TASK PROMPT | Reproduce exactly the lines from the one containing "category: elephant" through the last line of the data, both ends included.

--------------------------------------------------

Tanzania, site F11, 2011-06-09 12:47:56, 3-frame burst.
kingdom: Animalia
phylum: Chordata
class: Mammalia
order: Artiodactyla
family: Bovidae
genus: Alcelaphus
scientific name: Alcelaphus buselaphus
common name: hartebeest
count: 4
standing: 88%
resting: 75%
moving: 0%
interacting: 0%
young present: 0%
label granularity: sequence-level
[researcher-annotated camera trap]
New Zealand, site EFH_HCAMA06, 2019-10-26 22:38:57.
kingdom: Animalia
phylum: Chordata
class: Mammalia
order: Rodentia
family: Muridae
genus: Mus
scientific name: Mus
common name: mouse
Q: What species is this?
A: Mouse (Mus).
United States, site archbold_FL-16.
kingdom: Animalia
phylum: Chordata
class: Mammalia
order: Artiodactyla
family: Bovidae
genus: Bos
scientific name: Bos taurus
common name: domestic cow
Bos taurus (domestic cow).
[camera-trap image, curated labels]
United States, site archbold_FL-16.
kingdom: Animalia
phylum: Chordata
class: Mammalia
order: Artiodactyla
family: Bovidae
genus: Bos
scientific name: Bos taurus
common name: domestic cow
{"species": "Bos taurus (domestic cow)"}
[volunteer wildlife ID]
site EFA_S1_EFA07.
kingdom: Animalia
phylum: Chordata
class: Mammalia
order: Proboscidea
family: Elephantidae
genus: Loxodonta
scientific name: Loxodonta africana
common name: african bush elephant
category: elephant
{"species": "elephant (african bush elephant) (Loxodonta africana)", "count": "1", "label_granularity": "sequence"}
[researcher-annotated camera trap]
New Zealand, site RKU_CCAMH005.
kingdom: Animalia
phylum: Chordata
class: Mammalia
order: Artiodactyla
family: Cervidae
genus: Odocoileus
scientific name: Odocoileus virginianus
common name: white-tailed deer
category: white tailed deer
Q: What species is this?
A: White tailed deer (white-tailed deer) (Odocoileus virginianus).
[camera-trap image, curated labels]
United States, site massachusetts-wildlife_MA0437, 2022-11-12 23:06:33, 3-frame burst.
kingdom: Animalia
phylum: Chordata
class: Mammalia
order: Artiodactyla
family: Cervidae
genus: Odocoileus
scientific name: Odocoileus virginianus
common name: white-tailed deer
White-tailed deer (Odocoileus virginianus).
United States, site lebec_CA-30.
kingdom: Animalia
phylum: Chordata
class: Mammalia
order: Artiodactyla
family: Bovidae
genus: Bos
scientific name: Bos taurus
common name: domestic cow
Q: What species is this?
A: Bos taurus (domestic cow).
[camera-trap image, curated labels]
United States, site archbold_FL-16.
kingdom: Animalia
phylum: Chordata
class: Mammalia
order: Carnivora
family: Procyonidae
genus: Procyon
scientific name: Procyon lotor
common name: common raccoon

--------------------------------------------------

EXERCISE RESPONSE |
category: elephant
{"species": "elephant (african bush elephant) (Loxodonta africana)", "count": "1", "label_granularity": "sequence"}
[researcher-annotated camera trap]
New Zealand, site RKU_CCAMH005.
kingdom: Animalia
phylum: Chordata
class: Mammalia
order: Artiodactyla
family: Cervidae
genus: Odocoileus
scientific name: Odocoileus virginianus
common name: white-tailed deer
category: white tailed deer
Q: What species is this?
A: White tailed deer (white-tailed deer) (Odocoileus virginianus).
[camera-trap image, curated labels]
United States, site massachusetts-wildlife_MA0437, 2022-11-12 23:06:33, 3-frame burst.
kingdom: Animalia
phylum: Chordata
class: Mammalia
order: Artiodactyla
family: Cervidae
genus: Odocoileus
scientific name: Odocoileus virginianus
common name: white-tailed deer
White-tailed deer (Odocoileus virginianus).
United States, site lebec_CA-30.
kingdom: Animalia
phylum: Chordata
class: Mammalia
order: Artiodactyla
family: Bovidae
genus: Bos
scientific name: Bos taurus
common name: domestic cow
Q: What species is this?
A: Bos taurus (domestic cow).
[camera-trap image, curated labels]
United States, site archbold_FL-16.
kingdom: Animalia
phylum: Chordata
class: Mammalia
order: Carnivora
family: Procyonidae
genus: Procyon
scientific name: Procyon lotor
common name: common raccoon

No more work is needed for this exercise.